Problem to solve
What is needed here is an exact transcription of all the entries.
Start of Data supplied
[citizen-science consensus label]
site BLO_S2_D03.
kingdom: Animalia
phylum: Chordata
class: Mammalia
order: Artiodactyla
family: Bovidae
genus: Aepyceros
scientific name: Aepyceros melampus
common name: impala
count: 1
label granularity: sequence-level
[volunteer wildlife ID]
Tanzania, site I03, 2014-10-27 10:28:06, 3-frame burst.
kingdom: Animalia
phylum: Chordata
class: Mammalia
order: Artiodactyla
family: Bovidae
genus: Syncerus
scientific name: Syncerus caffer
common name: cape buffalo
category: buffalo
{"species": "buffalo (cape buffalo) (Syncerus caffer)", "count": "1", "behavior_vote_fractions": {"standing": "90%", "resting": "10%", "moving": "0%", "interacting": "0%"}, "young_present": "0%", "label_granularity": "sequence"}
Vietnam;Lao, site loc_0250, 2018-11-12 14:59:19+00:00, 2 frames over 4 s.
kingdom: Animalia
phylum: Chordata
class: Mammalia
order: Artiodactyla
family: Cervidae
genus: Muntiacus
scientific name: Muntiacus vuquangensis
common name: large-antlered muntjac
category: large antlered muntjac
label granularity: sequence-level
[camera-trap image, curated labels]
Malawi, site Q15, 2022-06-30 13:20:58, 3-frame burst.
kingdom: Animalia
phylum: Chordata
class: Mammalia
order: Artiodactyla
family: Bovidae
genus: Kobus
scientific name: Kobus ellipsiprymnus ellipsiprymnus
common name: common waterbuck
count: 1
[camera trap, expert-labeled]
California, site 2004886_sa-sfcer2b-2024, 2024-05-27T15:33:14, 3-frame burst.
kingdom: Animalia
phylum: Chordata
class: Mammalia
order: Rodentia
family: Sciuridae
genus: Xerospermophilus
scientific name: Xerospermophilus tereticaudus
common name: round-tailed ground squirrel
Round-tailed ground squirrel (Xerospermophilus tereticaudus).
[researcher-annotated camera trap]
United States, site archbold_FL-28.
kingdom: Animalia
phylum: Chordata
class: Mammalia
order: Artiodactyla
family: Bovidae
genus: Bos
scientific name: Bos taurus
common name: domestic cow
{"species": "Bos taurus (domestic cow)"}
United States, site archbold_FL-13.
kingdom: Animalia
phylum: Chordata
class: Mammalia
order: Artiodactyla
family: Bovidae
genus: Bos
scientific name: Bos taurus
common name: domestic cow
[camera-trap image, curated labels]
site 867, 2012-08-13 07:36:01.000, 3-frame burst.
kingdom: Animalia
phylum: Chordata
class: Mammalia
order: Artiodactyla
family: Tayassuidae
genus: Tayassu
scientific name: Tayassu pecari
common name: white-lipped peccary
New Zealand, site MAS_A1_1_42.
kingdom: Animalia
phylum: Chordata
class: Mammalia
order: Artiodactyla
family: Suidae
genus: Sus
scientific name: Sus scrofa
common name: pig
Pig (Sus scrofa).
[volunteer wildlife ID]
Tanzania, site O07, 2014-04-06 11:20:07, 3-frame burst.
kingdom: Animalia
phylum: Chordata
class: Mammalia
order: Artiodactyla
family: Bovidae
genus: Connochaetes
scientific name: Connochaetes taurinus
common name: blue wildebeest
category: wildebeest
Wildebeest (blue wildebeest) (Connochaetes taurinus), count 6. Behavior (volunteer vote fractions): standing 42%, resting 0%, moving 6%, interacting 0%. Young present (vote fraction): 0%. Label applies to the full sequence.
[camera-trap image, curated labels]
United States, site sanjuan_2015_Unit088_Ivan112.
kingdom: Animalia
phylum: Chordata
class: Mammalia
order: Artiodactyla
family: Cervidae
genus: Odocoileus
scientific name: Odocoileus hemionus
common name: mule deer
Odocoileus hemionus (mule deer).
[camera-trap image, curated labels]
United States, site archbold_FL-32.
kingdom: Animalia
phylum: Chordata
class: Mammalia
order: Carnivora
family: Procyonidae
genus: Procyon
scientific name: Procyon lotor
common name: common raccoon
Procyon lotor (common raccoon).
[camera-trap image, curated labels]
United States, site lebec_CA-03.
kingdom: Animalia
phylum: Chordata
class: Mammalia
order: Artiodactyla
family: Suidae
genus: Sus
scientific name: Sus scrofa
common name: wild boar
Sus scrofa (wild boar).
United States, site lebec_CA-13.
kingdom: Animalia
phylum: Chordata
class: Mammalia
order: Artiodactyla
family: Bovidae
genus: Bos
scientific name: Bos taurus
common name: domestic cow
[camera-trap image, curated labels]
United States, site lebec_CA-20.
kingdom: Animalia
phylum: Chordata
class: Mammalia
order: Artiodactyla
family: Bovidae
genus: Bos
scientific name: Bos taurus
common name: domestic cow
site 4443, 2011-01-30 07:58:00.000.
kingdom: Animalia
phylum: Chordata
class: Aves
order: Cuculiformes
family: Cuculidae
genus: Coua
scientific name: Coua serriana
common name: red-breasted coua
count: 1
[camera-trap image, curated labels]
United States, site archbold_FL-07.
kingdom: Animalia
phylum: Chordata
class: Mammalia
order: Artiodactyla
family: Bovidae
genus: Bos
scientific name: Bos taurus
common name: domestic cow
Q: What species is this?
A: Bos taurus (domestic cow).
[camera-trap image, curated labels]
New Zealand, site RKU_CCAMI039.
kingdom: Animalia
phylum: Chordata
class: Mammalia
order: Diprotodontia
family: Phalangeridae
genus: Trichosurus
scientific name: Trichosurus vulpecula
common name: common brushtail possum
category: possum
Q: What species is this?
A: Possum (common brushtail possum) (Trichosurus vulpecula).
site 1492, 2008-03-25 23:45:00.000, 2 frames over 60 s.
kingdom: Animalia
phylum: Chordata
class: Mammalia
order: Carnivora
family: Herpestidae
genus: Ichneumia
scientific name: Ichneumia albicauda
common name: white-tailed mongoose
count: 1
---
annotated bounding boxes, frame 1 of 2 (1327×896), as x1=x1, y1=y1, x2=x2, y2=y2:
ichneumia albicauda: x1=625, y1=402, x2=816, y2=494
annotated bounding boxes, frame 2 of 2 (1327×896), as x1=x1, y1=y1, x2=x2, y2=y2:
End of Data supplied
Task answer
[citizen-science consensus label]
site BLO_S2_D03.
kingdom: Animalia
phylum: Chordata
class: Mammalia
order: Artiodactyla
family: Bovidae
genus: Aepyceros
scientific name: Aepyceros melampus
common name: impala
count: 1
label granularity: sequence-level
[volunteer wildlife ID]
Tanzania, site I03, 2014-10-27 10:28:06, 3-frame burst.
kingdom: Animalia
phylum: Chordata
class: Mammalia
order: Artiodactyla
family: Bovidae
genus: Syncerus
scientific name: Syncerus caffer
common name: cape buffalo
category: buffalo
{"species": "buffalo (cape buffalo) (Syncerus caffer)", "count": "1", "behavior_vote_fractions": {"standing": "90%", "resting": "10%", "moving": "0%", "interacting": "0%"}, "young_present": "0%", "label_granularity": "sequence"}
Vietnam;Lao, site loc_0250, 2018-11-12 14:59:19+00:00, 2 frames over 4 s.
kingdom: Animalia
phylum: Chordata
class: Mammalia
order: Artiodactyla
family: Cervidae
genus: Muntiacus
scientific name: Muntiacus vuquangensis
common name: large-antlered muntjac
category: large antlered muntjac
label granularity: sequence-level
[camera-trap image, curated labels]
Malawi, site Q15, 2022-06-30 13:20:58, 3-frame burst.
kingdom: Animalia
phylum: Chordata
class: Mammalia
order: Artiodactyla
family: Bovidae
genus: Kobus
scientific name: Kobus ellipsiprymnus ellipsiprymnus
common name: common waterbuck
count: 1
[camera trap, expert-labeled]
California, site 2004886_sa-sfcer2b-2024, 2024-05-27T15:33:14, 3-frame burst.
kingdom: Animalia
phylum: Chordata
class: Mammalia
order: Rodentia
family: Sciuridae
genus: Xerospermophilus
scientific name: Xerospermophilus tereticaudus
common name: round-tailed ground squirrel
Round-tailed ground squirrel (Xerospermophilus tereticaudus).
[researcher-annotated camera trap]
United States, site archbold_FL-28.
kingdom: Animalia
phylum: Chordata
class: Mammalia
order: Artiodactyla
family: Bovidae
genus: Bos
scientific name: Bos taurus
common name: domestic cow
{"species": "Bos taurus (domestic cow)"}
United States, site archbold_FL-13.
kingdom: Animalia
phylum: Chordata
class: Mammalia
order: Artiodactyla
family: Bovidae
genus: Bos
scientific name: Bos taurus
common name: domestic cow
[camera-trap image, curated labels]
site 867, 2012-08-13 07:36:01.000, 3-frame burst.
kingdom: Animalia
phylum: Chordata
class: Mammalia
order: Artiodactyla
family: Tayassuidae
genus: Tayassu
scientific name: Tayassu pecari
common name: white-lipped peccary
New Zealand, site MAS_A1_1_42.
kingdom: Animalia
phylum: Chordata
class: Mammalia
order: Artiodactyla
family: Suidae
genus: Sus
scientific name: Sus scrofa
common name: pig
Pig (Sus scrofa).
[volunteer wildlife ID]
Tanzania, site O07, 2014-04-06 11:20:07, 3-frame burst.
kingdom: Animalia
phylum: Chordata
class: Mammalia
order: Artiodactyla
family: Bovidae
genus: Connochaetes
scientific name: Connochaetes taurinus
common name: blue wildebeest
category: wildebeest
Wildebeest (blue wildebeest) (Connochaetes taurinus), count 6. Behavior (volunteer vote fractions): standing 42%, resting 0%, moving 6%, interacting 0%. Young present (vote fraction): 0%. Label applies to the full sequence.
[camera-trap image, curated labels]
United States, site sanjuan_2015_Unit088_Ivan112.
kingdom: Animalia
phylum: Chordata
class: Mammalia
order: Artiodactyla
family: Cervidae
genus: Odocoileus
scientific name: Odocoileus hemionus
common name: mule deer
Odocoileus hemionus (mule deer).
[camera-trap image, curated labels]
United States, site archbold_FL-32.
kingdom: Animalia
phylum: Chordata
class: Mammalia
order: Carnivora
family: Procyonidae
genus: Procyon
scientific name: Procyon lotor
common name: common raccoon
Procyon lotor (common raccoon).
[camera-trap image, curated labels]
United States, site lebec_CA-03.
kingdom: Animalia
phylum: Chordata
class: Mammalia
order: Artiodactyla
family: Suidae
genus: Sus
scientific name: Sus scrofa
common name: wild boar
Sus scrofa (wild boar).
United States, site lebec_CA-13.
kingdom: Animalia
phylum: Chordata
class: Mammalia
order: Artiodactyla
family: Bovidae
genus: Bos
scientific name: Bos taurus
common name: domestic cow
[camera-trap image, curated labels]
United States, site lebec_CA-20.
kingdom: Animalia
phylum: Chordata
class: Mammalia
order: Artiodactyla
family: Bovidae
genus: Bos
scientific name: Bos taurus
common name: domestic cow
site 4443, 2011-01-30 07:58:00.000.
kingdom: Animalia
phylum: Chordata
class: Aves
order: Cuculiformes
family: Cuculidae
genus: Coua
scientific name: Coua serriana
common name: red-breasted coua
count: 1
[camera-trap image, curated labels]
United States, site archbold_FL-07.
kingdom: Animalia
phylum: Chordata
class: Mammalia
order: Artiodactyla
family: Bovidae
genus: Bos
scientific name: Bos taurus
common name: domestic cow
Q: What species is this?
A: Bos taurus (domestic cow).
[camera-trap image, curated labels]
New Zealand, site RKU_CCAMI039.
kingdom: Animalia
phylum: Chordata
class: Mammalia
order: Diprotodontia
family: Phalangeridae
genus: Trichosurus
scientific name: Trichosurus vulpecula
common name: common brushtail possum
category: possum
Q: What species is this?
A: Possum (common brushtail possum) (Trichosurus vulpecula).
site 1492, 2008-03-25 23:45:00.000, 2 frames over 60 s.
kingdom: Animalia
phylum: Chordata
class: Mammalia
order: Carnivora
family: Herpestidae
genus: Ichneumia
scientific name: Ichneumia albicauda
common name: white-tailed mongoose
count: 1
---
annotated bounding boxes, frame 1 of 2 (1327×896), as x1=x1, y1=y1, x2=x2, y2=y2:
ichneumia albicauda: x1=625, y1=402, x2=816, y2=494
annotated bounding boxes, frame 2 of 2 (1327×896), as x1=x1, y1=y1, x2=x2, y2=y2:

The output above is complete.